ET CONCRÈTEMENT

Vers une plus grande digitalisation du secteur du logement social ? 

 

 

Accélératrice de tendances, la crise du Covid-19 a été l’occasion pour le secteur du logement social d’expérimenter de nouvelles solutions digitales. La crise sanitaire aura-t-elle ainsi levé les freins à la transition numérique du logement social ? 

 

Selon une étude de l’Union sociale pour l’habitat et la Caisse des dépôts publiée en 2018, 63 % des bailleurs sociaux n’avaient pas encore initié une stratégie digitale au moment de la publication. Les locatairespour leur part« ont du mal à définir les contours des bâtiments connectés », déclare Claire Brossaud, chercheure en sciences sociales dans une interview pour la Smart Buildings Alliance for Smart Cities. 

 

Numérique : le logement social dit non à la gadgetisation 

 Des processus plus rapides et transparents, de nombreux déplacements potentiellement évités, des économies de ressources, une gestion optimisée du bâti grâce à des bâtiments connectés, des voisin·es reliée·es via des plateformes les atouts de la digitalisation du secteur du logement social ne sont plus à prouver. Pourtant, les freins restent encore importants pour dématérialiser à tout va ! Et pour cause, comment remplir une demande de logement social lorsque l’on ne maîtrise pas les bases de l’informatique ? Pour rappel, l’illectronisme touche 13 millions de Français·es, tous âges confondus 

 Au-delà du défi de l’accessibilité numérique se pose la question du lien social, qui se trouve être dans l’ADN du modèle du logement social français. « Les locataires les plus âgé·es redoutent que le numérique affaiblisse les liens sociaux avec leur entourage », explique Claire Brossaud, une chercheuse en sciences sociales qui s’intéresse à l’appropriation des innovations numériques par les locataires, notamment dans les logements sociaux, et à l’évolution des usages. « Là où ça se passe le mieux dans les immeubles, c’est là où il y a un gardien, nous sommes absolument contre la gadgetisation.

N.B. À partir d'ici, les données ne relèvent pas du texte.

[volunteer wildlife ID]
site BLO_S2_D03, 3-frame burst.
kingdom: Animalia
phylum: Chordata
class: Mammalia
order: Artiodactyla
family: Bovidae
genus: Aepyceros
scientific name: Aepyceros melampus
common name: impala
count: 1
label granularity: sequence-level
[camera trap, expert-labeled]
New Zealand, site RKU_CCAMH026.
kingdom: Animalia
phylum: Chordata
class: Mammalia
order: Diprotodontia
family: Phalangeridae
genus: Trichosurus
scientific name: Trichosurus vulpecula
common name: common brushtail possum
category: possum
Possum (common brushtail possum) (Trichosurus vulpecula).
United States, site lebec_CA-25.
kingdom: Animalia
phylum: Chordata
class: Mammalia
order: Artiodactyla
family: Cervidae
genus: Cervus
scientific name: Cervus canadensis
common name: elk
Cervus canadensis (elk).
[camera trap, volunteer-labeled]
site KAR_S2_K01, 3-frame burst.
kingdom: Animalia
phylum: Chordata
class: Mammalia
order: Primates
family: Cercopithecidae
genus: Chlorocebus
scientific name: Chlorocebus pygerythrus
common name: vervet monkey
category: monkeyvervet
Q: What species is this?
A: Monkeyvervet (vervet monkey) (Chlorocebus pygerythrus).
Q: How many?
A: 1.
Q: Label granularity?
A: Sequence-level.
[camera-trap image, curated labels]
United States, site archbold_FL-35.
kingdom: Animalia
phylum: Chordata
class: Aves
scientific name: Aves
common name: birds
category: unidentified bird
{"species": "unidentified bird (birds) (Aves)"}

La commande vocale, ça n’a aucun intérêt. Mettre des gadgets qui vont augmenter les charges des locataires et qui par ailleurs sont des freins au lien humain, nous n’y sommes pas favorables. Ce qui ressort de cette période c’est que ce qui permet aux gens de tenir, c’est pas d’avoir une tablette, c’est des gens à qui parler, de vrais gens », plaide Marianne Louis, la directrice générale de l’Union sociale pour l’habitat. 

 

Oui à un essor numérique mais pas sans présence physique 

Mais face à la crise sanitaire, les bailleurs ont  se lancer malgré tout dans la digitalisation de certains de leurs services afin de maintenir le lien avec leurs locataires pendant le confinement. Mais qu’en est-il des affaires courantes, des demandes de logements et d’informations, des visites d’appartements ? Chez ICF Habitat, on a lancé le journal en format numérique pour ne pas perdre le lien avec les locataires. Le bailleur Érigère a, lui, mis en place une signature électronique des baux. De son côté, 3F a monté des commissions d’attribution et des réunions publiques digitales et n’a pas hésité longtemps avant de mettre ses équipes en télétravail, qui l’expérimentaient déjà en partie. Des adaptations indispensables au maintien du service dû aux locataires et aux demandeur·euses de logement. Ces pratiques ne devraient pas pour autant disparaitre dans le fameux monde d’après, qui verra très certainement triompher le règne du « phygital ». 

 

 Entrer par la capacitation plutôt que par la seule formation aux outils  

 

Parce que le numérique peut renforcer les inégalités, et la crise l’a encore révélé, il est urgent de penser une transformation numérique inclusive du logement social. Un sujet qui était sur la table lors d’un webinaire de l’USH intitulé « L’Habitat après le Covid-19 ? Des imaginaires aux tendances ». Ce qu’il faut en retenir ? Les bailleurs ont tout intérêt à accompagner le déploiement des solutions numériques, notamment à destination des personnes âgées, comme par exemple : les technologies de maintien à domicile, la e-santé… Parmi les préconisations soulevées  : « une présence physique à maintenir dans l’accompagnement social face à un 100% dématérialisé et à un « libre-service » numérique dont on connaît les effets en termes d’amplification des inégalités », « recenser les intervenants de la médiation numérique à l’échelle d’un quartier, les qualifier, idéalement les réunir pour permettre une coordination les rendant visibles pour les habitants », ou encore « privilégier les coopérations avec des acteurs qui soient prêts à entrer par la capacitation plutôt que par la seule formation aux outils ». Une belle feuille de route pour aller vers une plus grande digitalisation du secteur du logement social tout en se souciant de l’intérêt général, cher aux bailleurs français.